Genius -- and they are already lubed.

Reactions: Funny 1


----------



## Jimmy Norris (Aug 10, 2017)

duncsuss said:


> Genius -- and they are already lubed.


For easy extraction....

Reactions: Agree 2


----------



## Nubsnstubs (Aug 10, 2017)

Jimmy Norris said:


> For easy extraction....


I thought this was a family orientated site. You guys are lettin me down with all this vulgarity... If you buy that, I'm in the business of selling bridges........ 

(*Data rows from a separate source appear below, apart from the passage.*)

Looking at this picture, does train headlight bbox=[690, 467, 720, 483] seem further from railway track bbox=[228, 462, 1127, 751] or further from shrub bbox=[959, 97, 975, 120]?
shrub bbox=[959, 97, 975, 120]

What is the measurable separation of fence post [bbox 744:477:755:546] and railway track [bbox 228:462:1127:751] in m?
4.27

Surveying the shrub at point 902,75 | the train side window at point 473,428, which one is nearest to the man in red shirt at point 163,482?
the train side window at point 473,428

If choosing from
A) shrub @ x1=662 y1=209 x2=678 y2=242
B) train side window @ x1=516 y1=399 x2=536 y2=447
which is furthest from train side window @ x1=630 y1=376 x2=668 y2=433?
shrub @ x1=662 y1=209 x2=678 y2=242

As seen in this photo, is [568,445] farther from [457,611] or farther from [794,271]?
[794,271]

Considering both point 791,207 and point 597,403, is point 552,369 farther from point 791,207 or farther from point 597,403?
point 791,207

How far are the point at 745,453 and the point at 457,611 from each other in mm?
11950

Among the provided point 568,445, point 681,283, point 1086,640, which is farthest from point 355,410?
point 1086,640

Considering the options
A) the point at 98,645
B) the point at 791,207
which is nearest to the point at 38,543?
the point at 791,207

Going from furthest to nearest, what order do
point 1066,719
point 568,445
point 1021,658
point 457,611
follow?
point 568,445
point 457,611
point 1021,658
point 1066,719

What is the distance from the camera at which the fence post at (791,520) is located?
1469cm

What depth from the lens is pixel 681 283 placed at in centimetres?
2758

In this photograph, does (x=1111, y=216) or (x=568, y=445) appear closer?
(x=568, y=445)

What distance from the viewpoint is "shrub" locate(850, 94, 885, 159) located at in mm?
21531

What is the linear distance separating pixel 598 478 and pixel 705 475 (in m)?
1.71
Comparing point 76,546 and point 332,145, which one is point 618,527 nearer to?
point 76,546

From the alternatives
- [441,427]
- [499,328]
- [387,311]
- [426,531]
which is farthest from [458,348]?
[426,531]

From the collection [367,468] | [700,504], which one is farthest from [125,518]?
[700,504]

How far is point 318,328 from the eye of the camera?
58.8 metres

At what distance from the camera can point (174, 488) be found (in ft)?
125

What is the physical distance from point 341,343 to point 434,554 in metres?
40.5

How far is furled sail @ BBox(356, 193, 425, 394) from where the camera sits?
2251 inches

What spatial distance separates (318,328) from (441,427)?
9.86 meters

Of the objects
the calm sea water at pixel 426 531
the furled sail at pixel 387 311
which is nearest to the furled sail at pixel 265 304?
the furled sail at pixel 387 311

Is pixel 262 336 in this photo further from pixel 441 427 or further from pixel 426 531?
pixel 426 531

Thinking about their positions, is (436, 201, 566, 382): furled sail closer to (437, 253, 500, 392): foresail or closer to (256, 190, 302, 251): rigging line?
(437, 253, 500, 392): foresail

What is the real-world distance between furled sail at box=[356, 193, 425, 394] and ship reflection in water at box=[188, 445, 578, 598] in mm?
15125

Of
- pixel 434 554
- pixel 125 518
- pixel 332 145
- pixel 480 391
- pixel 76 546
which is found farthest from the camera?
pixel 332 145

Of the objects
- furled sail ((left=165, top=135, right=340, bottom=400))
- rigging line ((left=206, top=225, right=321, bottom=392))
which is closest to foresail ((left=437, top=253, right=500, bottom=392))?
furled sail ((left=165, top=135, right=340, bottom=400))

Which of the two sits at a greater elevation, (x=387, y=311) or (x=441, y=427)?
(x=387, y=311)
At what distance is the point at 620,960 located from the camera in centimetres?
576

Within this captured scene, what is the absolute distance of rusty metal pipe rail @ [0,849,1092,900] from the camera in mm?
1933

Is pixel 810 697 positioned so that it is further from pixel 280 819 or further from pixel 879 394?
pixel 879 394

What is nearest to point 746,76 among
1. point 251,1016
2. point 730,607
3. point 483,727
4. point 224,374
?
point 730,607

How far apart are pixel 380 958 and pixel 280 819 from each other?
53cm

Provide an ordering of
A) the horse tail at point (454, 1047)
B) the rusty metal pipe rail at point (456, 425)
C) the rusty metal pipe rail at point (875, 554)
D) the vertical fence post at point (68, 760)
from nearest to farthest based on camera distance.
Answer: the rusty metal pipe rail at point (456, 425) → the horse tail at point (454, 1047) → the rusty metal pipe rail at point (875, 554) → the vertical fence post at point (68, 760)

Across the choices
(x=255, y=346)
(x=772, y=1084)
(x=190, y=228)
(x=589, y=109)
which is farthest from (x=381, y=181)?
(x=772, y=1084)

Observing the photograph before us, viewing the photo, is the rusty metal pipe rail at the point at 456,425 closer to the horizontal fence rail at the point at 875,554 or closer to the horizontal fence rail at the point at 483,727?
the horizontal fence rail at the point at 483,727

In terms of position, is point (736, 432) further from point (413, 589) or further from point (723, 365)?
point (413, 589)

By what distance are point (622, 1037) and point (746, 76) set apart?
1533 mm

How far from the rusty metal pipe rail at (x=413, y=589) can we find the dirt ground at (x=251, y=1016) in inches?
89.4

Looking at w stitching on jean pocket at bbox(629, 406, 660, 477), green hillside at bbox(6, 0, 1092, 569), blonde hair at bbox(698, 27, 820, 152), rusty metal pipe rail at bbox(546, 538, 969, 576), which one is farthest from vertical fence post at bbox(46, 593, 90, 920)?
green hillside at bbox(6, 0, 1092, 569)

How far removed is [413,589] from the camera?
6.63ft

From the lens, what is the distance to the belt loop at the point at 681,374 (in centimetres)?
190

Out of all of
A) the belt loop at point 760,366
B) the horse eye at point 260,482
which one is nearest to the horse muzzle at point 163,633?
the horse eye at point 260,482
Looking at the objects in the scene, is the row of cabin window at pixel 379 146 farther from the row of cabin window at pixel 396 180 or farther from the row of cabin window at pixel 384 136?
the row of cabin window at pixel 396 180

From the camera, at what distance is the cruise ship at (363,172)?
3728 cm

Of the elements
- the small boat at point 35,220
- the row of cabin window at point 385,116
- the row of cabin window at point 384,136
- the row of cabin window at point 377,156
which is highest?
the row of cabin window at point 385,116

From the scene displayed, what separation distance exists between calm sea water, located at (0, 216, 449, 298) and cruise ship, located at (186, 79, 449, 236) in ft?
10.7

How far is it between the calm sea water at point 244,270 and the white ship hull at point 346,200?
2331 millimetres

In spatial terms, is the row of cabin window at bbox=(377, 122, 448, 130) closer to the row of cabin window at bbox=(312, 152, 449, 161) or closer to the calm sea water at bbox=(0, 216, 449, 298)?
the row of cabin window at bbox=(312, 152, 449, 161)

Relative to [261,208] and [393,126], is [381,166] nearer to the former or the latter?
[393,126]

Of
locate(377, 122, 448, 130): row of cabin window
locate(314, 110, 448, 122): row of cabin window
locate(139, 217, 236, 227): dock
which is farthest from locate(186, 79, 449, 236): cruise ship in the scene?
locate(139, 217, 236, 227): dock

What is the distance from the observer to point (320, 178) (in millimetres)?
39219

Actually, I think someone suggested plugging it, then redrilling it. Drill out past the bark inclusion. Insert a plug to fit the hole, going past the bottom, about 1/8" that you show. That will allow you to get back into the same ID hole you already have. Use whatever media you choose as a filler. I would personally use a twig plus other stuff with CA glue. Once the glue is dried, redrill it , turn it to clean up the od, and finish it the way you intended. You have a pretty nice piece of wood there, and it's now even close to being a piece of firewood. Put it aside until you can digest the information you've received........ ........... Jerry (in Tucson)


----------



## barry richardson (Aug 11, 2017)

I use epoxy mostly, sometimes CA for very thin cracks. I find that epoxy is a lot faster and easier for filling large cracks.. here is a tutorial I did a while ago. 
https://woodbarter.com/threads/inlay-my-way.20601/

The only thing I do different now is use the 2 part epoxy syringes, mainly for convenience...

Reactions: Informative 1


----------



## rocky1 (Aug 11, 2017)

Just a thought, but... @TimR just did a thread on a Banksia pod , using a clear PVC liner (_I think it was_) inside the mill, what would it look like lined, and leave the void?

Reactions: Like 2


----------



## Jimmy Norris (Aug 11, 2017)

Rocky. I've thought about doing that. Not sure where i would get the clear pipe.


----------



## rocky1 (Aug 11, 2017)

Tim has been summonsed above, and can maybe address further questions, Jimmy. In his build thread on the Banksia Mill Tim said he bought it from US Plastics.


----------



## TimR (Aug 12, 2017)

Jimmy Norris said:


> Rocky. I've thought about doing that. Not sure where i would get the clear pipe.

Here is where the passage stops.